Common payroll mistakes made at companies

Common payroll mistakes made at companies

Your payroll department should consist of a team that is reliable, trustworthy, experienced and can meet deadlines. At the same time, this team of bookkeepers should have a solid business background and technology skills and a firm understanding of compliance matters.

When you cobble together all these attributes, you have a solid department that runs smoothly and efficiently. But, sometimes, cracks appear within a payroll department. And when they do, your company faces penalties that can harm the business as well as its reputation. Tax-related penalties can prove to be the biggest headache. Avoiding mistakes is essential.
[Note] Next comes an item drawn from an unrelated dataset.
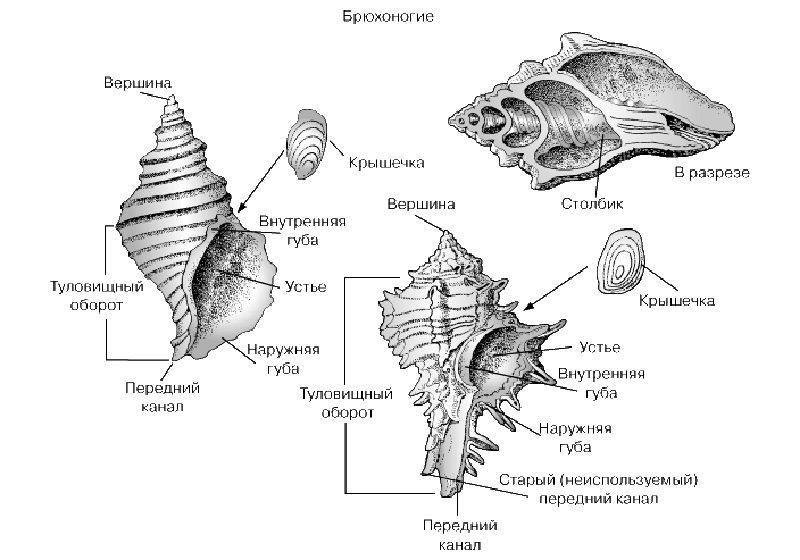 Структура раковины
Poor records, ignoring tax matters

Here are some of the more common mistakes made within payroll departments:

  • Failing to make payroll taxes a priority within your company. Subscribing to this philosophy can lead to failure to meet deadlines as well as being late in making tax payments.
  • Providing the wrong classification for employees. Are they full-time employees or independent contractors? Some businesses may misclassify employees in a money-saving move. Remember that if a person is an employee, the business is responsible for paying the payroll tax as well as benefits. A misclassified employee loses out on benefits and other matters, and your payroll department’s error may require you to pay additional taxes as well as wages owed.
  • Having inconsistent, inaccurate or no payroll records at all. Accurate payroll records are essential for any business, and you must keep them accessible and organized. What if a wage dispute or an IRS audit surface? The IRS recommends that businesses maintain payroll records for at least four years after the taxes get paid or are due. Such records include W-2s, expense accounts and timesheets.
  • Using the incorrect pay rate. Whether your business is overpaying or underpaying employees, you have a problem. With the implementation of pay cuts, make sure the employees receive their correct pay rate. This mistake always proves detrimental.

Ultimately, payroll mistakes prove frustrating for the employer as well as the employee. Payroll errors related to taxes can potentially lead to fines and other penalties from the IRS. Make sure to run a tight ship regarding payroll.